The stiff saddle is what's known as a hyperbolic paraboloid. Similar in appearance to a Pringles potato chip, the shape is used by some avant-garde architects to design cement roofs resistant to buckling. This saddle in the shrimp's exoskeleton proved to be the missing spring, bending enough as the muscles contract to store the energy needed to propel the leg with the extreme speed and force required to shatter a tough snail's shell.
"The shrimps wear down their own heel with each attack," Patek says. "Luckily for them, they molt every three months."

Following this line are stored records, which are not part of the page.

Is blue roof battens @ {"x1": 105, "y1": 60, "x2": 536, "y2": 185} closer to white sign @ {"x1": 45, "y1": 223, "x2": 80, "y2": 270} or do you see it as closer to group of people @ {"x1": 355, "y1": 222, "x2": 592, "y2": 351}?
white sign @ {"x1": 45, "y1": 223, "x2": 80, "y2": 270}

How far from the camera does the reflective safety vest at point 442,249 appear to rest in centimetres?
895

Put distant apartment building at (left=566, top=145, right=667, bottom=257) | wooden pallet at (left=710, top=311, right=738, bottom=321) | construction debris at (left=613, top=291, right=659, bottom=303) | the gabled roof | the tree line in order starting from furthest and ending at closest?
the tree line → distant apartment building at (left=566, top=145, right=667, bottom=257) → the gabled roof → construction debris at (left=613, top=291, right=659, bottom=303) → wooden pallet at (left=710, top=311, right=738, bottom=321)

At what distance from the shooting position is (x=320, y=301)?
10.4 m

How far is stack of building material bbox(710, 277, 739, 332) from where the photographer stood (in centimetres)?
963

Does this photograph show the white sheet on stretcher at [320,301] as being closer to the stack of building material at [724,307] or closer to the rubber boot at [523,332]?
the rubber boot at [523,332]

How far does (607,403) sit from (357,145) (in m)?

A peacock mantis shrimp takes a whack at a Tegula snail with its front leg, which can reach speeds of 75 feet per second. (Sheila Patek, Wyatt Korff/UC Berkeley)
The video also revealed a secondary physical phenomenon of the speedy strike. Negative pressure near the point of impact results in cavitation, erosion caused by the implosive collapse of vapor bubbles. A half-millisecond after the shrimp's heel hits its target, the cavitation bubbles finish the job.
Now that the magnificence of the mantis shrimp's eating habits have been caught on film, Patek is eager to unravel the evolutionary mysteries behind their impressively brutal weapon. For example, she'd like to understand what factors led to the diversification of the limb and how the underlying model of the saddle has evolved in different kinds of mantis shrimp.
"The best part of biology is teasing apart the evolutionary history that goes into something as incredibly powerful and biomechanically complex as this single limb," she says.